What Landlords Need to Know About Tenant Utility Agreements

If you’re new to the rental property business you may have questions about who pays for the utilities. In some states, the local landlord-tenant laws regulate who pays for utilities, while in other areas there are no set rules. 

There are benefits to paying for a tenant’s utilities, and also some potential drawbacks as well. To avoid misunderstandings between you and the tenant, it’s important to put everything in writing by using a landlord-tenant utility agreement.

In this article we’ll discuss:

  • Some of the common ways to handle utilities
  • Utility information to include in a rental agreement
  • Where to find a landlord-tenant utility agreement online



Do Landlords or Tenants Pay for Utilities?

The type of rental property, state landlord-tenant laws, and the rental lease agreement can all determine whether a landlord or tenant pays for utilities such as electric, gas, internet, water, and trash collection. 

For example, it’s much easier to have a tenant pay for the utilities in a single-family rental home because the utilities for the property aren’t being shared with other tenants. This also allows landlords of houses to charge a competitive rent when the tenant is required to pay for all utilities. 

On the other hand, if you own a small multifamily rental property some of the utilities for the individual units may all be on a single or “master” meter. When utilities are master metered, the landlord pays the utility bills each month and passes the utility usage fees to the tenants by including the utilities in the rent or by charging additional rent.


General Guidelines for Utilities

Utilities in a rental property usually consist of electricity, gas, internet and cable, water and sewer, trash collection, and sometimes a security or alarm system. 

Deciding who pays for utilities also affects the total rent the tenant pays, the number of bills you as a landlord need to pay, and the profitability of your rental property. 

Including utilities in the rent could be a creative marketing strategy to attract great tenants. However, there’s also a risk that the tenant could waste a lot of water or electricity since they’re not paying the utility services bill, which reduces the profit you make from the property.

To minimize the risk of paying for utilities, a landlord can set a monthly cap on the utility expense. For example, the lease might state that if the total utility bill exceeds $150 per month, any overage will be billed to the tenant the following month as additional rent.

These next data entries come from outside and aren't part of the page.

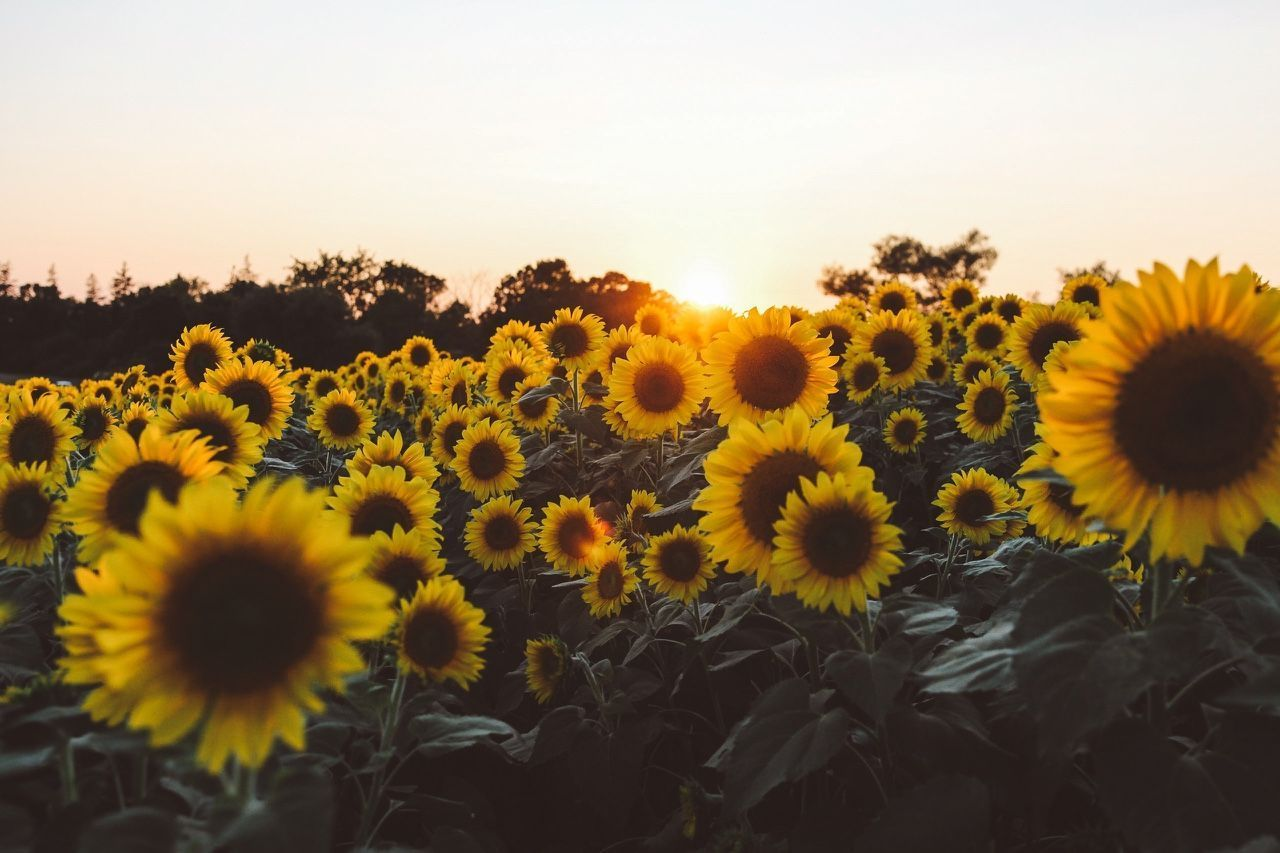 1280x853 Sunflower Backgrounds - Yellow Aesthetic Laptop Background ...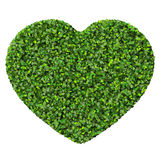 Heart made from green leave. Royalty Free Stock Photos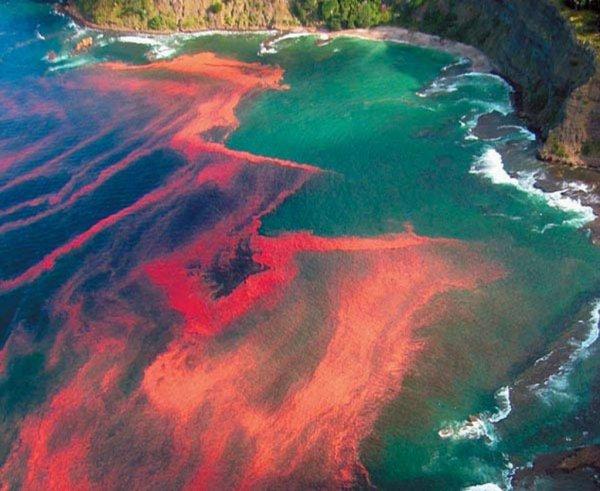 Ученые: «Кровавые приливы» возникают из-за водорослей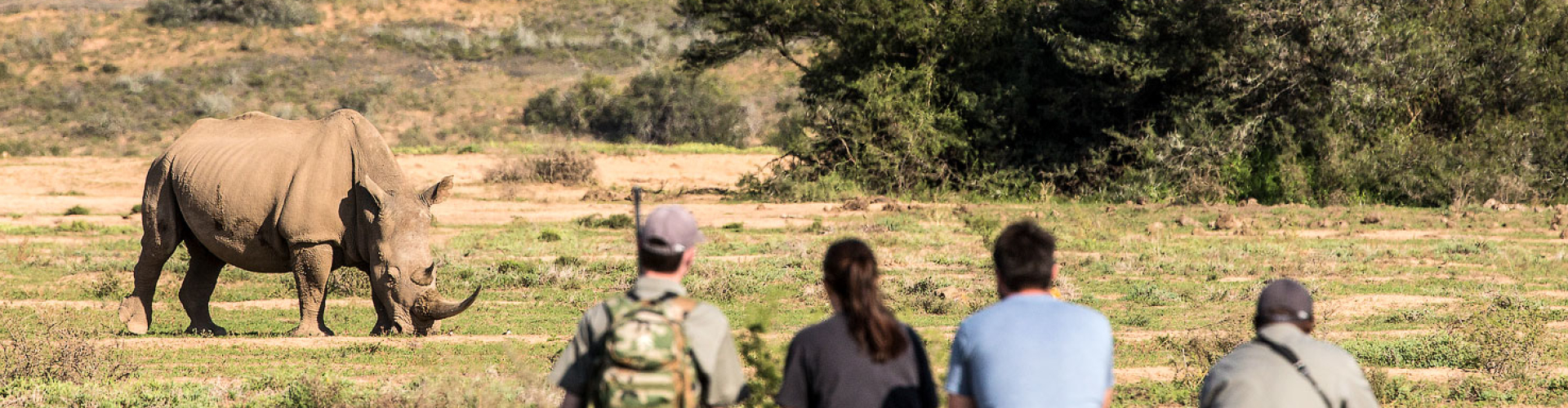 kwandwe-game-reserve-zuid-afrika-big-five-neushoorn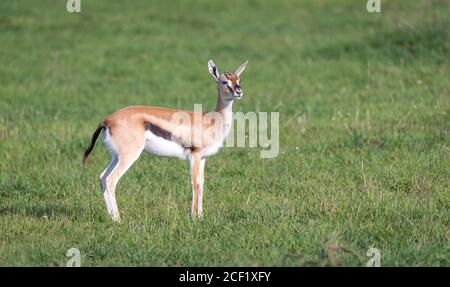 One Thomson's gazelle with her offspring in the savanna. - Stock Photo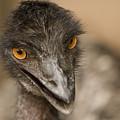 Closeup Of A Captive Emu by Tim Laman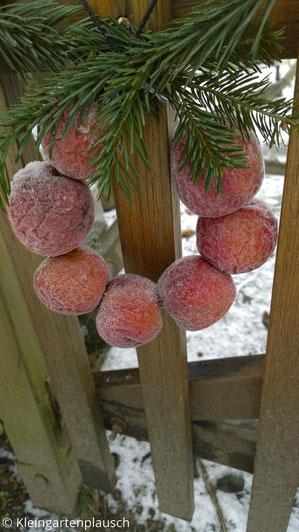 Kränzchen mit 7, von Frost überzogenen roten Äpfeln hängt an Zaun, Tannenzweig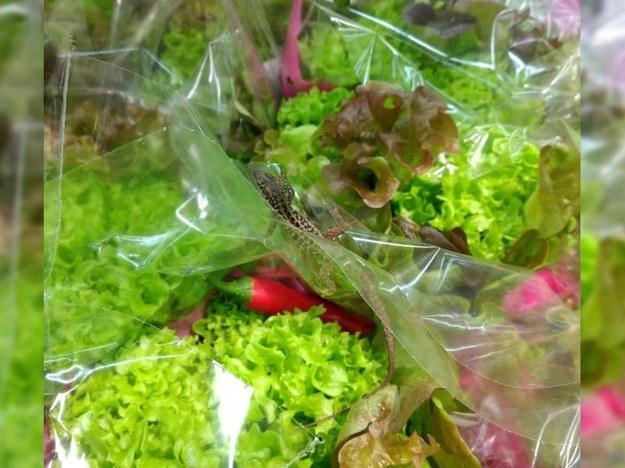 Chciała kupić warzywa... ze sklepu wyszła z gekonem. /iszczecinek.pl /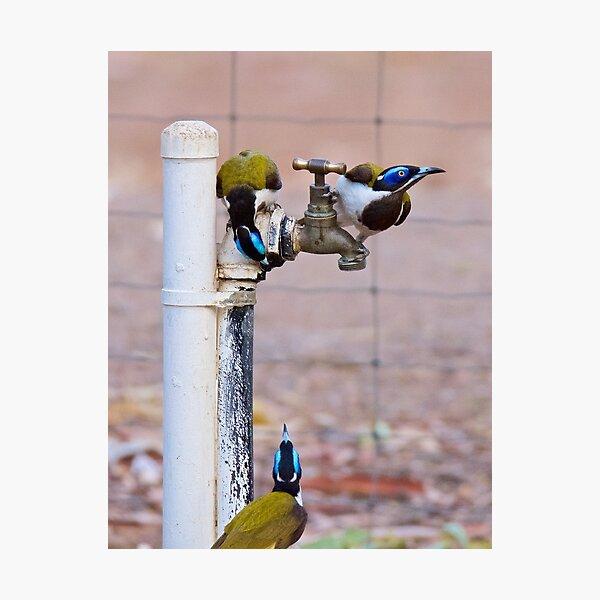 NT ~ HONEYEATER ~ Blue-faced Honeyeater by David Irwin 071119 Photographic Print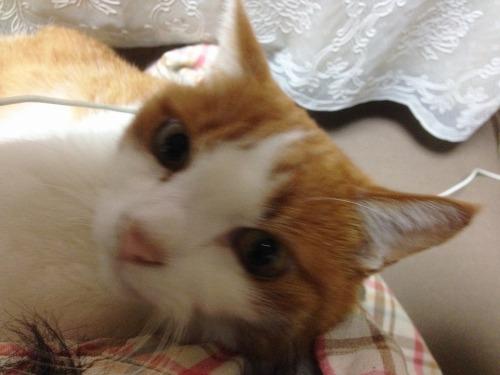 ブログNo.439(抱っこ嫌いの猫を抱っこ)5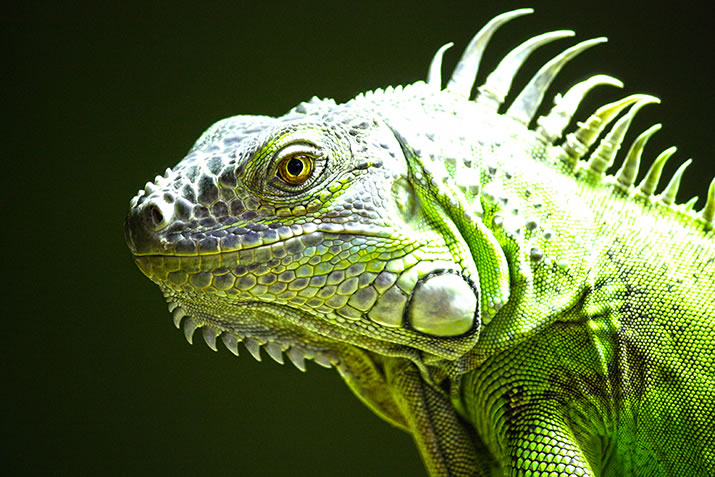 Max the Iguana at Fern Valley Wildlife Centre, Orkney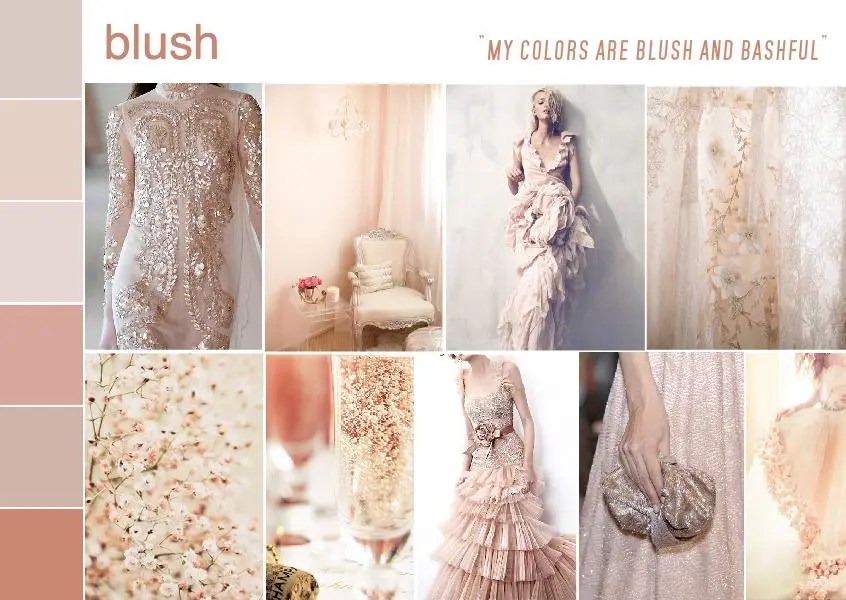 color blush mood board 1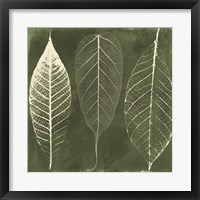 Columbian Forest I Framed Print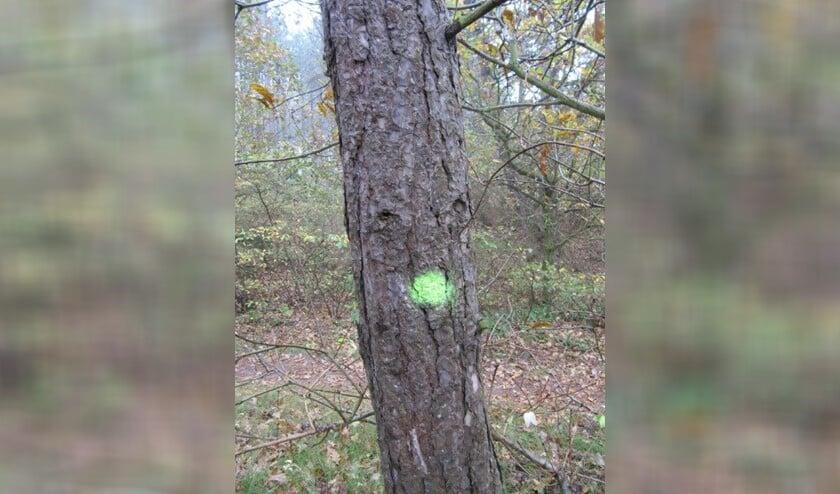Bomen die gesnoeid moeten worden of bomen waar een tak uit moet, krijgen een stip.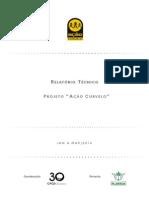 Relatório Técnico Ação Curvelo - Jan a mar 2014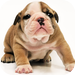 Guess The Puppy 3 HD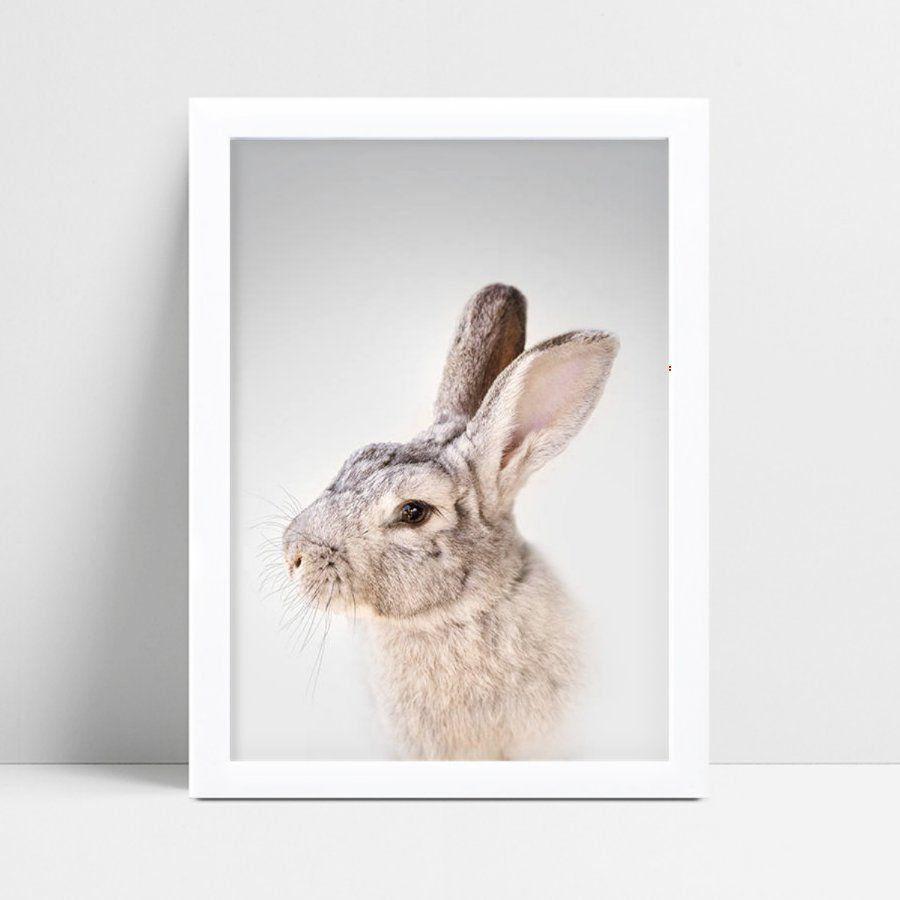 Placa quadro decoração coelho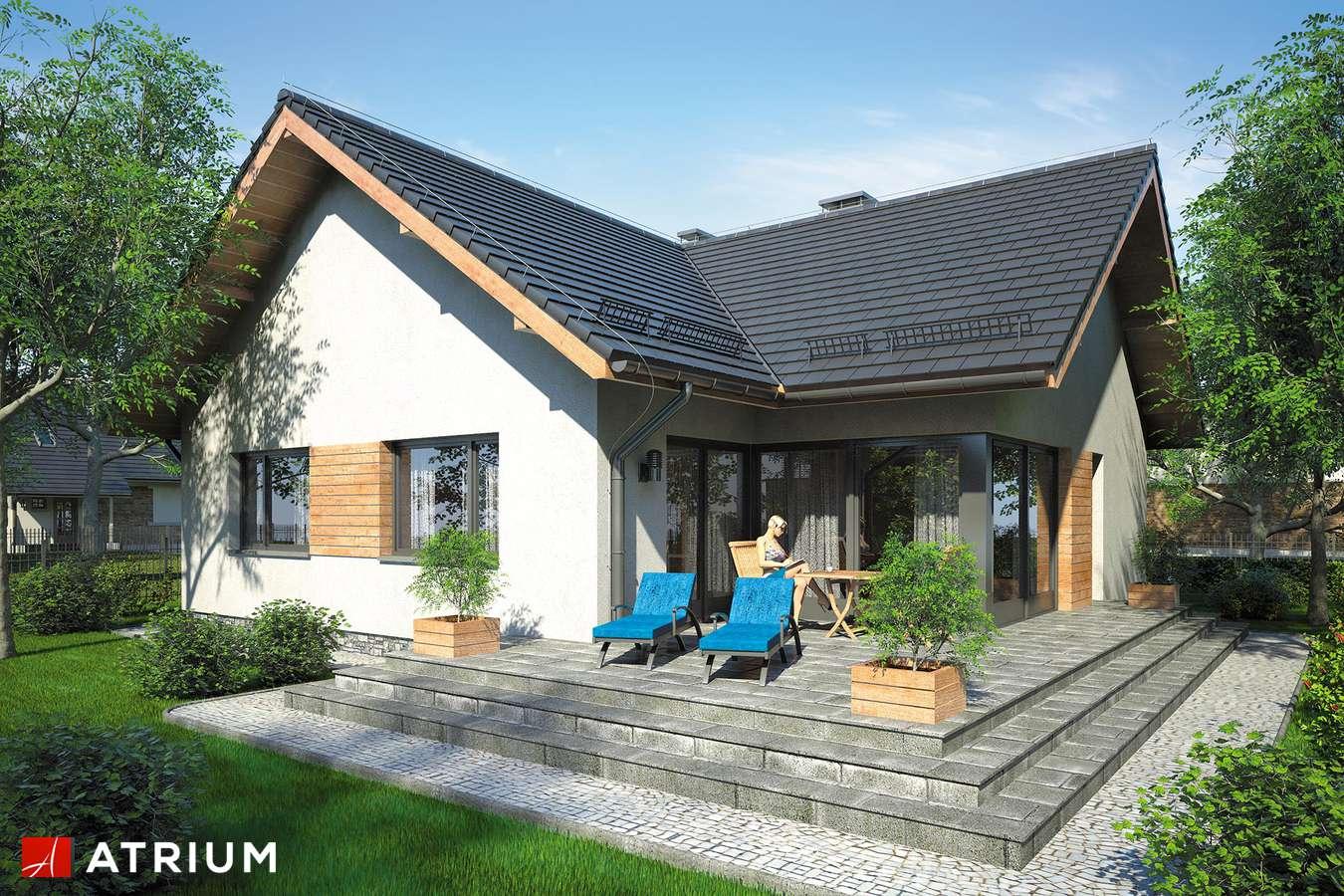 Projekty domów - Projekt domu parterowego AMBER V - wizualizacja 2
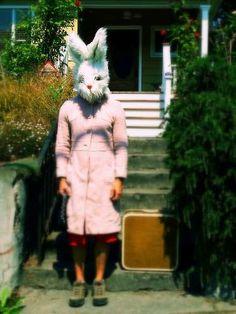found rabbit girl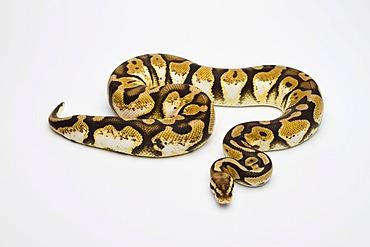 Pastel Calico Ball Python or Royal Python (Python regius), female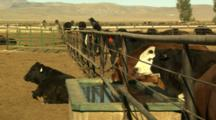 A Line Of Cattle Along A Fence And Watering Trough At A Stockyard Near Lovelock, Nevada.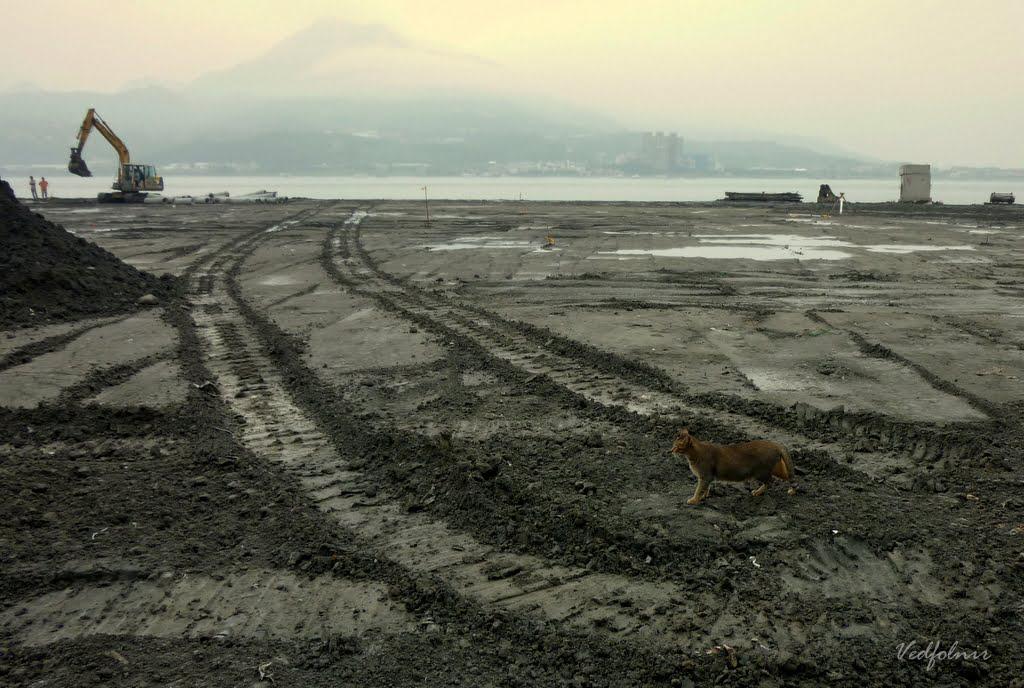 被摧毀的家 淡水老貓在工地現場尋找回憶|百貓物語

Here are some general guidelines to think about when deciding if the landlord or tenant should pay for utilities:

Price = Value

The price you set for a rental unit that includes utilities should reflect the value the tenant is receiving by renting your home. If your rental property is located in a part of the country with hot summers or frigid winters, tenants may be willing to pay a higher monthly rent for having electric and gas included.

Listing Appeal

Including utilities in your rent can give you a competitive edge to find and keep the best possible tenants. Your rent will be higher than a landlord who doesn’t offer utilities, so be absolutely sure to stress the fact that utilities are included when you’re marketing your property for rent. Otherwise, prospective tenants will think that your home is overpriced.

Property Maintenance

Making sure your property is being maintained can be another benefit of including utilities as part of the rent. For example, tenants who have to pay the water bill may cut back on watering the trees and shrubs. Before you know it, the yard will look like a desert, and you’ll end up spending a lot of money redoing the landscaping in between tenant turns.

Perks & Convenience

The convenience of renting a place that includes utilities can be very attractive to some tenants. Many may be willing to pay a higher rent in exchange for the perk of you handling all of the bills. Plus, you’ll be saving your tenant from the extra time and trouble of setting up utility accounts and having to pay an extra deposit.



How to Handle Utilities

Prospective tenants will be making phone calls and checking online rental listing websites to compare your property to the other available rentals on the market. As a landlord, you should do the same thing. 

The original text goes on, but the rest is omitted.